*STUDY TEXT*:
----

The report recommended the formation of a new national authority for Aboriginal and Torres Strait Islander health funding and services. However, the National Aboriginal Community Controlled Health Organisation (NACCHO) chairperson Mick Adams criticised the plan for being "barely developed" in a July 27 statement.

"There's no detail on how the $58 million Health Authority might work to ensure Aboriginal people's role in setting the priorities to improve our health for example", Adams said.

The Rural Doctors Association of Australia said that a lack of clear proposals for improving remote health — supposedly another priority — is a gaping omission. "Rural Australia is already suffering from a shortage of 17,000 health professionals", said the association's Dr Nola Mayfield on July 27.

"The crucial element missing from the report is any recommendation for substantial new initiatives to get more doctors and other healthcare professionals to the bush", she said.
Private healthcare in Australia is already considerably expensive. It is heavily subsidised by the government. The Doctors Reform Society said the changes proposed in the report would mean private healthcare would expand. Market-based competition instead of universal access will be encouraged.

Doctors Reform Society President Dr Tim Woodruff said the report had some "excellent ideas" but was still "ultimately about entrenching those vested interests, about a long term vision for health care as a commodity to be subject to competition and the market", according to the Crikey.com health blog Croakey.

The report also proposed a 0.75% rise in the Medicare levy to pay for a national dental scheme to cover basic dental services — Denticare.

Oral health is a critical part of overall health. Yet many Australians lack access to affordable dental health services. In 2006, the Australian Dental Journal estimated 35% of people do not have access to proper dental care. Eighty-five percent of dentists are private practitioners.

Woodruff welcomed the proposal to make dental care a universal entitlement. However, he pointed out: "The Denticare proposal is at odds with the Commission's comment that 'we want to translate universal entitlement into universal access'. Denticare will encourage dentists to stay in areas of relative affluence, supported by taxes.

"Those without teeth unfortunate enough to have limited mobility and live in poorer areas will remain toothless," said Woodruff.

"Denticare also guarantees that those who have the money for private insurance can get faster access. That's choice before equity. It should be the opposite."

The Denticare proposal would not provide genuine universal coverage. People would be able to "choose" between private dental care or the public system. The government would pay for about 85% of private dental services, leaving the patient to cover the shortfall.

Greens Senator Bob Brown criticised the Denticare plan on July 27 for its heavy reliance "on subsidised private health insurance. Getting good dental care should be like Medicare — available to all regardless of wealth or privilege."

----

*YOUR OBJECTIVE*:
Update the health report text starting at "Oral health is" and ending at "are private practitioners.", replacing "private practitioners" with "independent practitioners", and write out that updated section.

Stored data
----

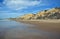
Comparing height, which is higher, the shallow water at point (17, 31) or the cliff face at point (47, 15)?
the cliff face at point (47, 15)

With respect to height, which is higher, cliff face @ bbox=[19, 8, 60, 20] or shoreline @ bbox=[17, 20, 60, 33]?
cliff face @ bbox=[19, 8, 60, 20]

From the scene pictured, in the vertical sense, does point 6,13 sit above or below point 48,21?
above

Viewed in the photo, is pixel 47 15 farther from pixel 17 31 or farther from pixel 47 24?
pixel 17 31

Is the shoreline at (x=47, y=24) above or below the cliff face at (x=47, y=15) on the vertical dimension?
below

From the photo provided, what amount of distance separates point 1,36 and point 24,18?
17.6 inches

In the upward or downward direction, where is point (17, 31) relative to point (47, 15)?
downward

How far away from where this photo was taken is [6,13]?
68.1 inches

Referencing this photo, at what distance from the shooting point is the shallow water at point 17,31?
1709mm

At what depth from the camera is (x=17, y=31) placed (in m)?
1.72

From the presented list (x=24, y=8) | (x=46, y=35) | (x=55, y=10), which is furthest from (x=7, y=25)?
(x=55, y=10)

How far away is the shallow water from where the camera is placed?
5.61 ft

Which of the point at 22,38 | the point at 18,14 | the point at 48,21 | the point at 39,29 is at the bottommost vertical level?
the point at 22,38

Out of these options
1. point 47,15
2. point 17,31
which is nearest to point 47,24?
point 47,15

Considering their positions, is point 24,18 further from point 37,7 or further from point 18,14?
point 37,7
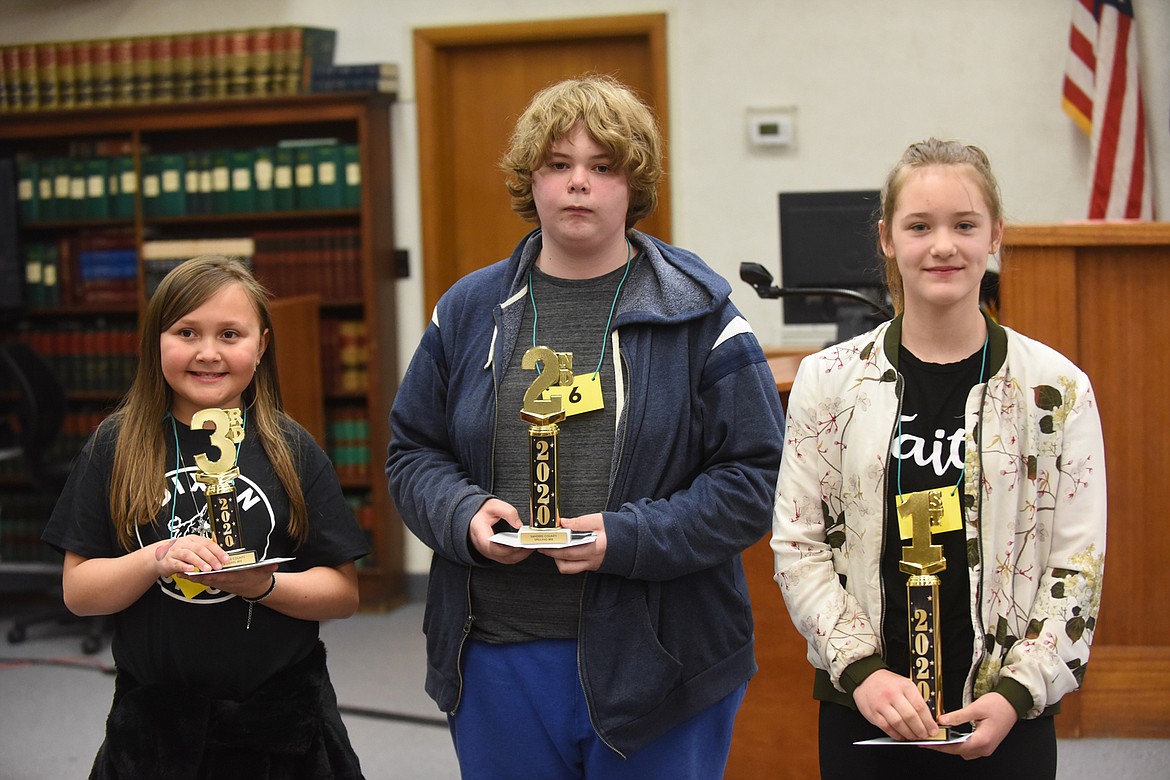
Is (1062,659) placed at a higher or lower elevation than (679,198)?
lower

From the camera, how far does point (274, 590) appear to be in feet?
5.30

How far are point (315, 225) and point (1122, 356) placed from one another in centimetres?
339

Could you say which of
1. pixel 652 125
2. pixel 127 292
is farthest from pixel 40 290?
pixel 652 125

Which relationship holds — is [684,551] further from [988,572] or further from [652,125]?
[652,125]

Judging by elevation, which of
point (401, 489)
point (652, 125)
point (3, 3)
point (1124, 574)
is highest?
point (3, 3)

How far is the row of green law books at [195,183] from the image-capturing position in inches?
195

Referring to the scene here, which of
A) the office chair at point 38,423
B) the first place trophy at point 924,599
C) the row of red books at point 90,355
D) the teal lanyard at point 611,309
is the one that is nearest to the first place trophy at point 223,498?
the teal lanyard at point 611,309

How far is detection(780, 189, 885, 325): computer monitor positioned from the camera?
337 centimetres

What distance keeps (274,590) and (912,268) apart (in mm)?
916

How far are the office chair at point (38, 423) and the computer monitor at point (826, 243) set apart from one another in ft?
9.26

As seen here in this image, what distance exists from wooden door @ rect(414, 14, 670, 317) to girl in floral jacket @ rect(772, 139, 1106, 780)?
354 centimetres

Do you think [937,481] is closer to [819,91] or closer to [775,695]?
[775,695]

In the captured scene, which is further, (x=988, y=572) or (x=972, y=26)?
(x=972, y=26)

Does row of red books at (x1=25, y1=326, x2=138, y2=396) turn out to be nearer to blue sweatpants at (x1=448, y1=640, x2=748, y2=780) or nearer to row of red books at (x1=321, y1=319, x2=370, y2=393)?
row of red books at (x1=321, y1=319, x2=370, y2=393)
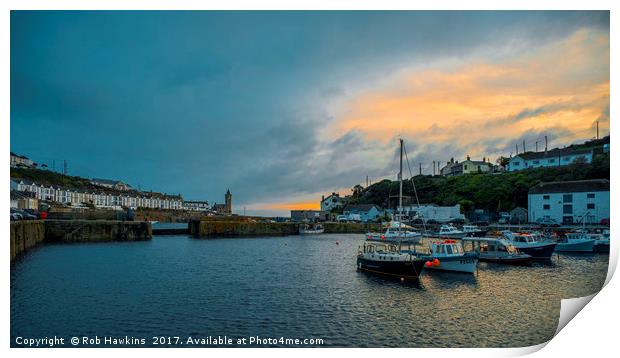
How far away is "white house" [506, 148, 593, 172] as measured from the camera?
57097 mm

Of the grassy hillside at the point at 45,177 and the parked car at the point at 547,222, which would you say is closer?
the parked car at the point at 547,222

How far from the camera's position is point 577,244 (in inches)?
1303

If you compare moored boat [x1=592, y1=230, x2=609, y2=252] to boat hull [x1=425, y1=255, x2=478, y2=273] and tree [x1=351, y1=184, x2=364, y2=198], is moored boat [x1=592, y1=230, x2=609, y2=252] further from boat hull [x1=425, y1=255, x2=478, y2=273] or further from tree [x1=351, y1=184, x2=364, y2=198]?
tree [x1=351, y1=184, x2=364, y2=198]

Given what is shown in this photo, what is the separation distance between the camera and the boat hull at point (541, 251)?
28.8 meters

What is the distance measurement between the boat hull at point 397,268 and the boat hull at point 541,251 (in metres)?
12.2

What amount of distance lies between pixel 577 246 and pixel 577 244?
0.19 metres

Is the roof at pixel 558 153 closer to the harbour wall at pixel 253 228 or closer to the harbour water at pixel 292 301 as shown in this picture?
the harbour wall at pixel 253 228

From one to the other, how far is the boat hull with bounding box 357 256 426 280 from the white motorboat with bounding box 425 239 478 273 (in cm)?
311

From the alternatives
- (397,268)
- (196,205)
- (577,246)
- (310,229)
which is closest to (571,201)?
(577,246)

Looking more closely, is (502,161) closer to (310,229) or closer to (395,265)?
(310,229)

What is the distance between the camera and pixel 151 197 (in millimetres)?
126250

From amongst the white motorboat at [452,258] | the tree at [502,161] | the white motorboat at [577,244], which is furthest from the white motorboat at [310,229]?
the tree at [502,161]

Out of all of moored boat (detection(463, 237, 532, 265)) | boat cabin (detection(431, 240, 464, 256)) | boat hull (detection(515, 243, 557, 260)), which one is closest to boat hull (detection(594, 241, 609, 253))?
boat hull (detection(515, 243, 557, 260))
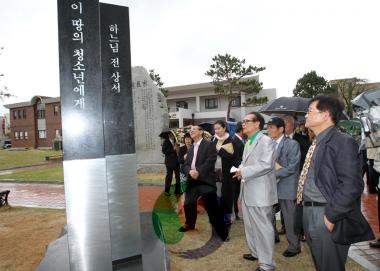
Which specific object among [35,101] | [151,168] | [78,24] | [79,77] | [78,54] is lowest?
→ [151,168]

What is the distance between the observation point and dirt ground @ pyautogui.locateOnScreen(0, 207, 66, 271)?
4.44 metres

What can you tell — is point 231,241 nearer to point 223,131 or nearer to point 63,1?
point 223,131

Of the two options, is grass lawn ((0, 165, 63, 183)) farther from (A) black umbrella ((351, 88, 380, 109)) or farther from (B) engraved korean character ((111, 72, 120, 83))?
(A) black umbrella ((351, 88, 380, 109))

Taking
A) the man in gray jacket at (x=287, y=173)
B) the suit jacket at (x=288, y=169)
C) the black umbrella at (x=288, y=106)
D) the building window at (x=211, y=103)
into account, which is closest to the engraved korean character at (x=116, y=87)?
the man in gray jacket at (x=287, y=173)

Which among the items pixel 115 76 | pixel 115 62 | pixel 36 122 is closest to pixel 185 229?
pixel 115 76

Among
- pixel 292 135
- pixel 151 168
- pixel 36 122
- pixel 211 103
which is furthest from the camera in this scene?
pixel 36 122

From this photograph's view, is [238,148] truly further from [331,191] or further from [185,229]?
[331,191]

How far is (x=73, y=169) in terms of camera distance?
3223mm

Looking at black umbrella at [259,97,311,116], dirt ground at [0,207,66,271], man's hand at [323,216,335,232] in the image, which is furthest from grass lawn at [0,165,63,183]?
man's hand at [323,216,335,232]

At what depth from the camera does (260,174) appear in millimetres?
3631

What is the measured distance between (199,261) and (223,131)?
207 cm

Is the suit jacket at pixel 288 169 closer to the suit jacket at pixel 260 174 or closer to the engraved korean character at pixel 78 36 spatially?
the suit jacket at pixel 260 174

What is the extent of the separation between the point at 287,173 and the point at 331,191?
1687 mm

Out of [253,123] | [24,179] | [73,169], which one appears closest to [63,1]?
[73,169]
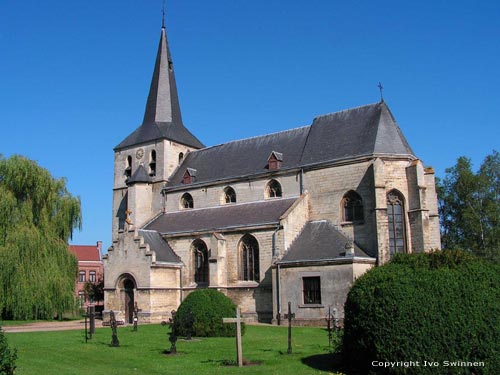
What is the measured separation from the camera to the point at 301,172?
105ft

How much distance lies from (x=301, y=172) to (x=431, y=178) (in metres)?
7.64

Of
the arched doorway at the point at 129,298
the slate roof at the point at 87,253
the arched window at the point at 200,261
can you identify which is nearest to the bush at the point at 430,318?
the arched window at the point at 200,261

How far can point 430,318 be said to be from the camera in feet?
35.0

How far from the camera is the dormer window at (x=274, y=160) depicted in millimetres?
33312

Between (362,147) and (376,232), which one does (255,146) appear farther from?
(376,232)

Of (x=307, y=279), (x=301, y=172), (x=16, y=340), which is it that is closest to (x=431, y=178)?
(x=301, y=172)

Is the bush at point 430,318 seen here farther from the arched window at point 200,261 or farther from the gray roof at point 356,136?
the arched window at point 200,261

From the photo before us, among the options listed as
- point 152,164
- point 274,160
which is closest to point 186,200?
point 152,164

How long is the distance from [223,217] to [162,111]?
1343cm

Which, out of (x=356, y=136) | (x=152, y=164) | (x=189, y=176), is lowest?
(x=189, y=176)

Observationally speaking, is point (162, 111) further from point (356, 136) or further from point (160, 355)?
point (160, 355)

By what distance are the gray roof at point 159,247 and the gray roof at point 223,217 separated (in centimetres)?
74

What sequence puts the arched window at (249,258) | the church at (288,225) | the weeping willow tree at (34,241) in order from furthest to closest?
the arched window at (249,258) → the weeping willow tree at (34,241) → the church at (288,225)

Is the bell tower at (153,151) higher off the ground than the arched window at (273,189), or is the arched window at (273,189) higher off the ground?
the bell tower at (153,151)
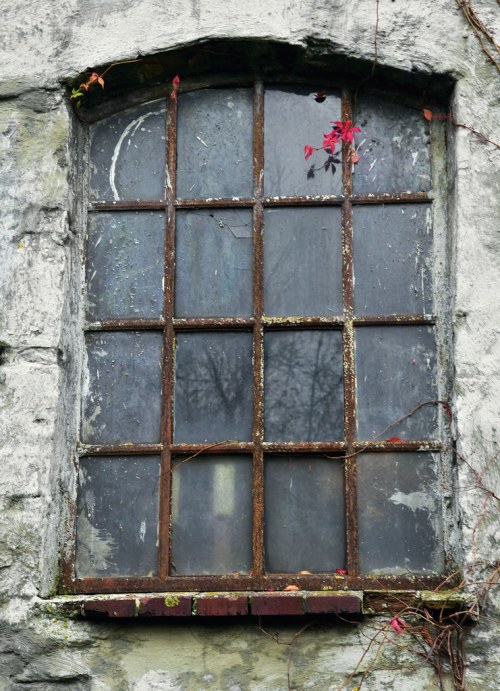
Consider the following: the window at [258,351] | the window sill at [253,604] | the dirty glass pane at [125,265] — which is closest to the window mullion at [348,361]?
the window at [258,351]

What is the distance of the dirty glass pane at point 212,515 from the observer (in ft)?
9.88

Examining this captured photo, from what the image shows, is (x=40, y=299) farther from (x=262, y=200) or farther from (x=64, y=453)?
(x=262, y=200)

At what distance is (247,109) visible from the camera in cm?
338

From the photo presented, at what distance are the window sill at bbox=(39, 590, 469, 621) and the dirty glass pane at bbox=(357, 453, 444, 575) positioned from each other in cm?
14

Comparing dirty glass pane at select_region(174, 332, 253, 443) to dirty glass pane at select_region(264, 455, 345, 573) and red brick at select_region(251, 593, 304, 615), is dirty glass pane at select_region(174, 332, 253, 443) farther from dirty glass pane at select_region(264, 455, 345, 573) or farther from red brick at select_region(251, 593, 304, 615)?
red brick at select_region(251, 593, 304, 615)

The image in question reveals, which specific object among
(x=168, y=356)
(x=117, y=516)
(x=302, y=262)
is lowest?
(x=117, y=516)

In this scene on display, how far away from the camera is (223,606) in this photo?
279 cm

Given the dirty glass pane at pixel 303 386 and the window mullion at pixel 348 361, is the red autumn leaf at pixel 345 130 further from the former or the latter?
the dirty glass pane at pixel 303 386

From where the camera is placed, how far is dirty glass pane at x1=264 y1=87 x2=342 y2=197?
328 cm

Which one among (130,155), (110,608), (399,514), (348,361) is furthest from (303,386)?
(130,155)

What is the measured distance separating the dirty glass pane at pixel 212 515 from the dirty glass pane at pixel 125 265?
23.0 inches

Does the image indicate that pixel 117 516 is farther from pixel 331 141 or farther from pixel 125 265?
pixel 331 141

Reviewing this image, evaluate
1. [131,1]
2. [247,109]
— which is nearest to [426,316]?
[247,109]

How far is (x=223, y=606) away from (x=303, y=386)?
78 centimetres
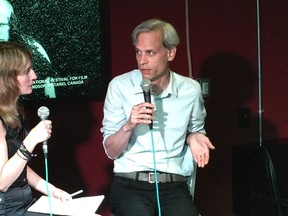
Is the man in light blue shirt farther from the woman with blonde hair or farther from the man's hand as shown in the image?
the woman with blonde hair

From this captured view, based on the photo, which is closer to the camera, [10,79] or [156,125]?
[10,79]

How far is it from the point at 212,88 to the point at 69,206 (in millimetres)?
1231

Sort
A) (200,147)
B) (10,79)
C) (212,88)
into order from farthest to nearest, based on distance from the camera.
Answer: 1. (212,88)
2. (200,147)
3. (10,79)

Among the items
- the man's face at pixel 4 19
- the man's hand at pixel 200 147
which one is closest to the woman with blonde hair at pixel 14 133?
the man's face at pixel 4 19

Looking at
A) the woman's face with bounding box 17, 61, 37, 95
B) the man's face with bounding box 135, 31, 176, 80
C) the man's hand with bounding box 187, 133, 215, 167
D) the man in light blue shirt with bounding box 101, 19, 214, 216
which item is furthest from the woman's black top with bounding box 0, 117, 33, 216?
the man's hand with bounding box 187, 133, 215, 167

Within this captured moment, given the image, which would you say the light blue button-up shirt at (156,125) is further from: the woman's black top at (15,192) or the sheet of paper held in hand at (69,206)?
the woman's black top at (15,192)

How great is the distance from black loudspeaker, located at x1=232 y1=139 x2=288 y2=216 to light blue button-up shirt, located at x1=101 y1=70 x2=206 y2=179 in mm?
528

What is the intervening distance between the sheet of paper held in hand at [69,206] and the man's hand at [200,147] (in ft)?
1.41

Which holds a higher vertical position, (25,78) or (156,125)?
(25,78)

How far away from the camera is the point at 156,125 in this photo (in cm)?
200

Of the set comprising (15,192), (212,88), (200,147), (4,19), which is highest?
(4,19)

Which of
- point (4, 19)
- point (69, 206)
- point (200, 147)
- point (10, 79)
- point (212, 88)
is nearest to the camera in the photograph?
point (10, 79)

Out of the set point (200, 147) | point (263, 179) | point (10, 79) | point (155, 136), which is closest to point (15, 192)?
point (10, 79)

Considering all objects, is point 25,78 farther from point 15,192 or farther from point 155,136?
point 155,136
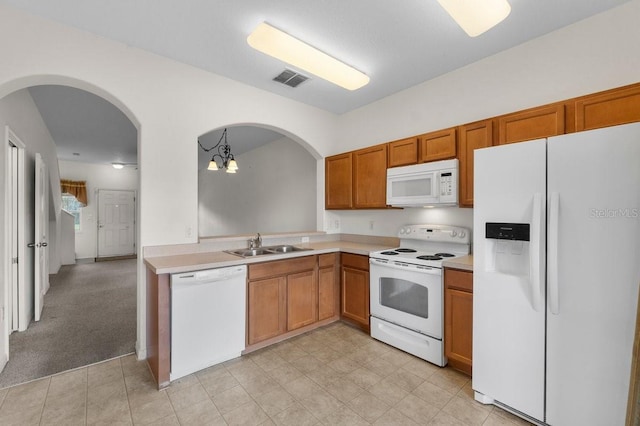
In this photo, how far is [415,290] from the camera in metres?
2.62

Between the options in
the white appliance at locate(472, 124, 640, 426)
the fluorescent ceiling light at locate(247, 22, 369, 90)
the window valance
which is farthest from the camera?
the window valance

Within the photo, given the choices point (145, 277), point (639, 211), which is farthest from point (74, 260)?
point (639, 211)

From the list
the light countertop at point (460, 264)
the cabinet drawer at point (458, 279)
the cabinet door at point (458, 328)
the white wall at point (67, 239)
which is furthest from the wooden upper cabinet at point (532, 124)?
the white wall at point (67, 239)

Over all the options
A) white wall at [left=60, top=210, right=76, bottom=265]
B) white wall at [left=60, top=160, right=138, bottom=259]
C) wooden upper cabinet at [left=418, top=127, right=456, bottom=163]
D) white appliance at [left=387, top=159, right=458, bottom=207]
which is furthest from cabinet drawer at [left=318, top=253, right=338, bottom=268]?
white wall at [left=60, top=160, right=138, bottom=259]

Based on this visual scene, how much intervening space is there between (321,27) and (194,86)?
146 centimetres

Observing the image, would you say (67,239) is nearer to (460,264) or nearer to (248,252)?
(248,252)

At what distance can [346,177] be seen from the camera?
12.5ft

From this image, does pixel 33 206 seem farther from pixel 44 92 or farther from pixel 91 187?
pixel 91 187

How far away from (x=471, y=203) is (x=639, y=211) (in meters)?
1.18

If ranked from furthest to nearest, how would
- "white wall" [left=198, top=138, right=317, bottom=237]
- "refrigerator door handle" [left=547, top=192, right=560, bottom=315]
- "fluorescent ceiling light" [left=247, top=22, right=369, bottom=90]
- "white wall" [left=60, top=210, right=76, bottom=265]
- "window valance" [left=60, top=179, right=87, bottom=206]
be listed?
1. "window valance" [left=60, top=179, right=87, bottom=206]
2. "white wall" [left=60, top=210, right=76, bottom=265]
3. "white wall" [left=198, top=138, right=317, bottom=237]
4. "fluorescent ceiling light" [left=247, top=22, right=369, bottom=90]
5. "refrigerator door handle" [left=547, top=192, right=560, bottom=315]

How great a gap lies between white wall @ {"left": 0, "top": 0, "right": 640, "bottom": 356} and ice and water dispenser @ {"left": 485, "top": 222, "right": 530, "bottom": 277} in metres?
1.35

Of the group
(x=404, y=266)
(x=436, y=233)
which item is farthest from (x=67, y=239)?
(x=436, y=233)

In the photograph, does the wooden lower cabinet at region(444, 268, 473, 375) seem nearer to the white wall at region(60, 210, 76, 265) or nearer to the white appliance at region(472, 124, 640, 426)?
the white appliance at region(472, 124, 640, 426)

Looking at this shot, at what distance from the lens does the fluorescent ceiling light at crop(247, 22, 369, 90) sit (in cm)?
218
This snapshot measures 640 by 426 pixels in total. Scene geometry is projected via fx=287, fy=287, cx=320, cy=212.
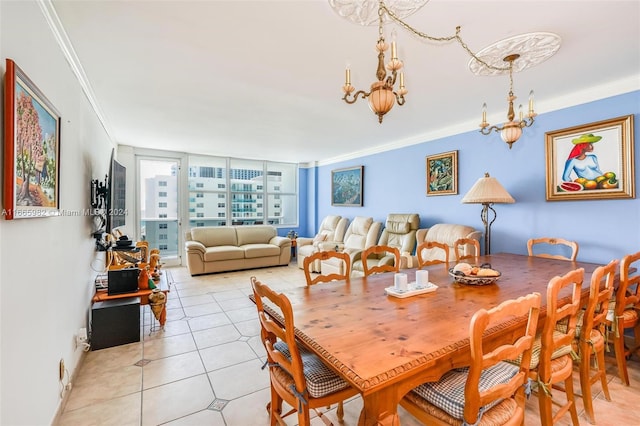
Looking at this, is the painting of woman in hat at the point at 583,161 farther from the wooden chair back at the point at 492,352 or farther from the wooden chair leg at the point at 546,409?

----

*ANSWER TO THE PROBLEM*:
Oral health is a critical part of overall health. Yet many Australians lack access to affordable dental health services. In 2006, the Australian Dental Journal estimated 35% of people do not have access to proper dental care. Eighty-five percent of dentists are independent practitioners.